Task description =
Using the data that follows, return exactly the lines from the one that contains "улица Нахимова, Р-н" through the one that contains "Hard-fought victory for", ends included.

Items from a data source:
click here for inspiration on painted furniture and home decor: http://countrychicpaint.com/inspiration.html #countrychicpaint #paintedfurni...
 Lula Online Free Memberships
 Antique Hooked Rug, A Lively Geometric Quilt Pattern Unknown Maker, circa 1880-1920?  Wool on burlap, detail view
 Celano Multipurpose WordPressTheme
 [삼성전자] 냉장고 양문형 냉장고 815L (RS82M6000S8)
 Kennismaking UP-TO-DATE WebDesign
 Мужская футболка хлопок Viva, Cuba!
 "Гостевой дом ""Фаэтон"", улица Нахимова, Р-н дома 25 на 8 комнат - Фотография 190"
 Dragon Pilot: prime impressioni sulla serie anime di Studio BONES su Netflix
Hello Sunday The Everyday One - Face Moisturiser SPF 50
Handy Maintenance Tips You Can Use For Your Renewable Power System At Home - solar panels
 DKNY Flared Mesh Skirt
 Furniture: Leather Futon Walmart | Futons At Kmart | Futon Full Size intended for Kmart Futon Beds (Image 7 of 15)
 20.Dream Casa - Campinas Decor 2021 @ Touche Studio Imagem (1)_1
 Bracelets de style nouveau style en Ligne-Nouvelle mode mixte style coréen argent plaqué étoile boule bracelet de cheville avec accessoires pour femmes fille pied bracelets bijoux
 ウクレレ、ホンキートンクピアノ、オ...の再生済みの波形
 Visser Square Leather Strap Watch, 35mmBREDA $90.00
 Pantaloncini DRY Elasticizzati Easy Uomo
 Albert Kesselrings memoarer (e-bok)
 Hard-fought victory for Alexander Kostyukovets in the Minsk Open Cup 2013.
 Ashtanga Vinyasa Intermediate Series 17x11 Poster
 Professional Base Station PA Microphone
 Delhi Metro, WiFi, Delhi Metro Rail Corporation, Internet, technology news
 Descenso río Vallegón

Response below =
 "Гостевой дом ""Фаэтон"", улица Нахимова, Р-н дома 25 на 8 комнат - Фотография 190"
 Dragon Pilot: prime impressioni sulla serie anime di Studio BONES su Netflix
Hello Sunday The Everyday One - Face Moisturiser SPF 50
Handy Maintenance Tips You Can Use For Your Renewable Power System At Home - solar panels
 DKNY Flared Mesh Skirt
 Furniture: Leather Futon Walmart | Futons At Kmart | Futon Full Size intended for Kmart Futon Beds (Image 7 of 15)
 20.Dream Casa - Campinas Decor 2021 @ Touche Studio Imagem (1)_1
 Bracelets de style nouveau style en Ligne-Nouvelle mode mixte style coréen argent plaqué étoile boule bracelet de cheville avec accessoires pour femmes fille pied bracelets bijoux
 ウクレレ、ホンキートンクピアノ、オ...の再生済みの波形
 Visser Square Leather Strap Watch, 35mmBREDA $90.00
 Pantaloncini DRY Elasticizzati Easy Uomo
 Albert Kesselrings memoarer (e-bok)
 Hard-fought victory for Alexander Kostyukovets in the Minsk Open Cup 2013.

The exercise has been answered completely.